Chez U2, deux choses ont parfois pu exaspérer jusque dans les rangs des fans pourtant prêts à pardonner beaucoup à la bande à Bono : la foi aussi gigantesque que parfois dérangeante du chanteur du groupe et sa passion pour l’exploration de tous les genres musicaux, même les plus inattendus. Et dans October, il y a les deux !

A travers October, qui célèbre ses 40 ans cette année et qui s’est le moins bien vendu de tous les disques du groupe irlandais, on retrouve le mélange des genres que Bono a toujours adoré. Parfois déroutant…

Bono a toujours aimé tout mélanger ! C'est quand même le chanteur du groupe qui signera un imparable album de rock pour stades – The Joshua Tree, suivi d’un disque où il s’associe parfois avec B.B. King – Rattle and Hum, le tout avant un album génial mais totalement expérimental où il prendra tout le monde à contre-pied : Achtung Baby.

Dans October (flop relatif puisqu'il s'en est quand même écoulé 2,4 millions d’exemplaires, contre 2,8 millions pour son prédécesseur Boy), Bono et ses acolytes font déjà un peu de tout, et là carrément au sein du même disque. Cohabitent donc pêle-mêle un slow inattendu (la plage titulaire), une tentative d’influences reggae ("Fire"), du rock plus dur ("I Threw a Brick Through a Window") et l’un ou l’autre titre qui sentent un peu le remplissage ("Tomorrow" et sa cornemuse). Le tout chapeauté par deux titres qui révèlent un Bono au-delà du mystique ("Gloria" et "With a Shout – Jerusalem").

Rajoutez à tout ceci une production parfois brouillonne signée Steve Lillywhite et vous comprendrez pourquoi ce disque a dérouté à sa sortie. En fait, il sonnait plus comme une compilation que comme un tout cohérent.
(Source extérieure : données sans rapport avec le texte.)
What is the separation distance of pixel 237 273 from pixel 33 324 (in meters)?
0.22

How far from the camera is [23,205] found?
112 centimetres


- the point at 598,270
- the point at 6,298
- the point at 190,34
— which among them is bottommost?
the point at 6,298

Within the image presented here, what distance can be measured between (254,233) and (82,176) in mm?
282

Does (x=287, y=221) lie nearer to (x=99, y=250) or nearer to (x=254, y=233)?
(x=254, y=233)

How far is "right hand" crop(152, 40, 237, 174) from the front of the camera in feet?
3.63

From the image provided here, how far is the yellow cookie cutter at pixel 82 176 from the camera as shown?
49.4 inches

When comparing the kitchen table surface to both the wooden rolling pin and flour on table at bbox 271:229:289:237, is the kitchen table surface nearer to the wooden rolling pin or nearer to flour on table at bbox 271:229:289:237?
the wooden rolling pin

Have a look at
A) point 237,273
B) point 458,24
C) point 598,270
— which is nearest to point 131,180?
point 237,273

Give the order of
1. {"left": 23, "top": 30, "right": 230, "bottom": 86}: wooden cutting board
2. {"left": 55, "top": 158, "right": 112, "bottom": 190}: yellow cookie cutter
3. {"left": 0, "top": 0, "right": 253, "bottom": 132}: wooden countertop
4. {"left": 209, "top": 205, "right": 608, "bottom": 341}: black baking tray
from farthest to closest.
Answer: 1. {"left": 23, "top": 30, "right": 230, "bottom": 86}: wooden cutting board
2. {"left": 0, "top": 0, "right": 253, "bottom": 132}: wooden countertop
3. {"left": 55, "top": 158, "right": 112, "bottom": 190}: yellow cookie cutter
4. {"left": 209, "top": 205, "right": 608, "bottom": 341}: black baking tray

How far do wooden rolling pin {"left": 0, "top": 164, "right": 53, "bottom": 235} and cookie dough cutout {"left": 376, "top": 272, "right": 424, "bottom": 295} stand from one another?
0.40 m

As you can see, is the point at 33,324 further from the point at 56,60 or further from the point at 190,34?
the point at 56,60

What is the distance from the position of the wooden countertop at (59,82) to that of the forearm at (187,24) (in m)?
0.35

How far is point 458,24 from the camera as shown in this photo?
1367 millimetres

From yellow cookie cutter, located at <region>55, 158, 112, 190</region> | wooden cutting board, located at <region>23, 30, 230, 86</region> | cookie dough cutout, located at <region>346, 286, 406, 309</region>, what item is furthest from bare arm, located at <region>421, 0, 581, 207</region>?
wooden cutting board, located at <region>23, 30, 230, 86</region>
Mais il faut préciser que le groupe a des circonstances - on dira - atténuantes : au moment d’entrer en studio, trois de ses quatre membres se demandent si leur catholicisme est compatible avec leur statut de rock stars en devenir tandis que le quatrième larron (Adam Clayton) craint de se faire virer car il ne serait pas… assez catholique.

De plus, dans le backstage d’un concert à Portland, Bono se fait dérober sa mallette contenant, entre autres, tous les textes qu’il comptait chanter sur October.

Poisse à tous les étages !

Elle sera retrouvée en 2004. Ce que Bono qualifiera d’acte de grâce. On ne se refait pas…

Vers le royaume du paradis…

Vers le royaume du paradis…

Et cette tension générale se ressent bien entendu jusque dans les paroles de "Gloria", en partie en latin parce que Bono ne savait plus quoi chanter d’autre, et en partie en anglais mais sous forme d’expiation d’un groupe qui ne sait plus quelle attitude adopter face à sa nouvelle vie (I try to sing this song…). Dans une interview accordée à la BBC en 2018, le producteur du disque Steve Lillywhite résumera l’enregistrement du disque comme "Quelque chose de complètement chaotique et fou en studio et, évidemment, la perte des textes que Bono voulait initialement chanter sur ce disque a contribué à l’atmosphère parfois irrespirable".

En 2005, dans les colonnes du magazine Rolling Stone, Bono, lui, reviendra sur ce disque en ces termes : "Cet album était une tentative de nous frayer un chemin en chantant vers le royaume du paradis. Les paroles : pas mal. La musique : bizarrement, toujours aussi fascinante. Les influences : principalement Joy Division et Invisible Girls. Un bel exemple du fait qu’on peut écrire une chanson sans avoir la moindre idée de ce dont elle parle. La chanson "Tomorrow", elle, est un compte rendu détaillé des funérailles de ma mère, mais je n’en savais rien quand je l’ai écrite".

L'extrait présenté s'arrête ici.